Artificial intelligence is easily believed as highly logical and objective. However, a new study shows that even AI has the biases that its human creator has. These subjectivities range from the mundane color preferences to more sensitive issues like gender and race.
Princeton University's Center for Information Technology Policy faculty member, Arvind Narayanan said it is important to identify and address the biases present in machine learning since people are now turning to computers to do a lot of activities like communication, online searches, and more, Eureka Alert reported. Narayanan, who is also an affiliate scholar at Stanford Law School's Center for Internet and Society, said these artificial intelligence systems may have acquired the socially unacceptable bias that humans are trying to move away from.
The paper published in "Science" April 14 is called "Semantics derived automatically from language corpora contain human-like biases." It's lead author, Princeton University's Aylin Caliskan, and her team adapted the Implicit Association Test to carry out the textual analysis tool called Word-Embedding Association Test, Geek Wire reported. The system looks at how given words are associated with the other words surrounding them to determine whether it is embedded with an unpleasant or pleasant connotation.
The analysis showed that flowers are better than insects, and musical instruments are better than weapons. These are mundane and ordinary biases.

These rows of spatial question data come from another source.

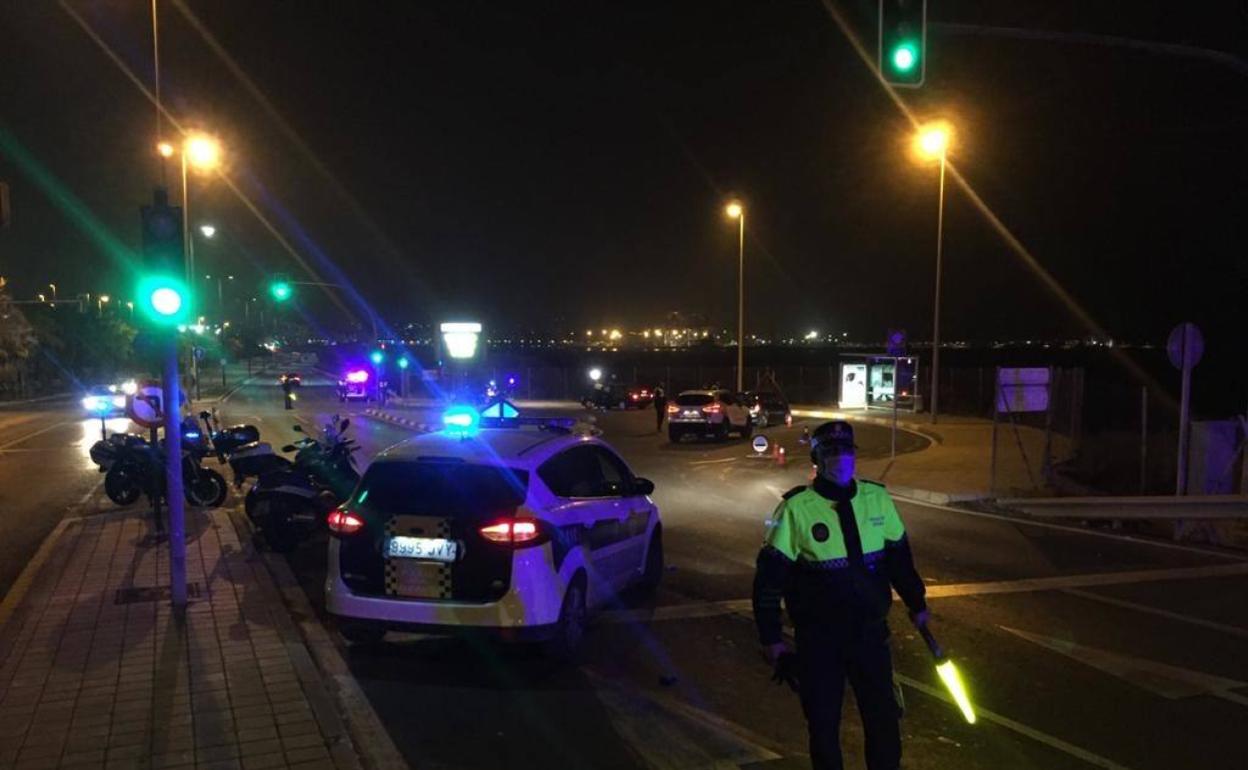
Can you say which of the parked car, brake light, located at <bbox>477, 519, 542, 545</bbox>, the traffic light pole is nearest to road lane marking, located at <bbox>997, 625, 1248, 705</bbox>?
brake light, located at <bbox>477, 519, 542, 545</bbox>

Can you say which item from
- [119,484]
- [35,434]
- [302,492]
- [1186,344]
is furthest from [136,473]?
[35,434]

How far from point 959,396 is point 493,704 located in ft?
147

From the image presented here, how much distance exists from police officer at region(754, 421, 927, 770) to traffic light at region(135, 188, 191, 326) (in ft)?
17.8

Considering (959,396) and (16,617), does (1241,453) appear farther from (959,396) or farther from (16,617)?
(959,396)

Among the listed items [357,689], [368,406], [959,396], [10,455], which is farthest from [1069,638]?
[959,396]

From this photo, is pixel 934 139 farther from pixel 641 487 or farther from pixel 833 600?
pixel 833 600

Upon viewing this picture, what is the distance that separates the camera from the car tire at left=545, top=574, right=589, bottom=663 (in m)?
6.26

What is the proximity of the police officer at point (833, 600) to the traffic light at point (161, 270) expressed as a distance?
5440mm

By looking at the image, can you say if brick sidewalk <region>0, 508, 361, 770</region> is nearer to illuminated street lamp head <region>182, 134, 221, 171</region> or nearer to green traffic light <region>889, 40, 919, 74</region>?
green traffic light <region>889, 40, 919, 74</region>

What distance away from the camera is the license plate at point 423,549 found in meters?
6.02

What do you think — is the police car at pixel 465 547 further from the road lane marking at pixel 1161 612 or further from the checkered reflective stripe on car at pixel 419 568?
the road lane marking at pixel 1161 612

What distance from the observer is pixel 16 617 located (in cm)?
729

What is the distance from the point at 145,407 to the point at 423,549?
→ 550cm

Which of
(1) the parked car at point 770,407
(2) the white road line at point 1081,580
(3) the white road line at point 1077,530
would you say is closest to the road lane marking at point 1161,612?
(2) the white road line at point 1081,580
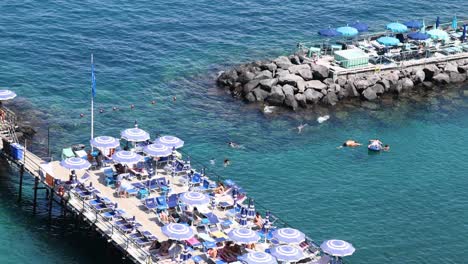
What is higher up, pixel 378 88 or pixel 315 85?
pixel 315 85

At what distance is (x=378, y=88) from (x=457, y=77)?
12420mm

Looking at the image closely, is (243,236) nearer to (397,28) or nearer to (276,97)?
(276,97)

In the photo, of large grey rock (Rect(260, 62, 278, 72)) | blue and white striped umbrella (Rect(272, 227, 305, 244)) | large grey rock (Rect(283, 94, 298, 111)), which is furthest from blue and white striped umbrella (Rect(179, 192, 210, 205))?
large grey rock (Rect(260, 62, 278, 72))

The researchers analyzed 2.2 million Eurpean-American and African-American names, and found out that AI regard European_American names as more pleasant.
When it comes to genders, the researchers found that AI usually associate female with domestic words, like "family" and "wedding," while male is associated with career words such as "salary" and "profession." The study also revealed that female words were embedded with arts, while male words are associated with science and math. This study shows that artificial intelligence is not objective and unbiased as people believe it to be.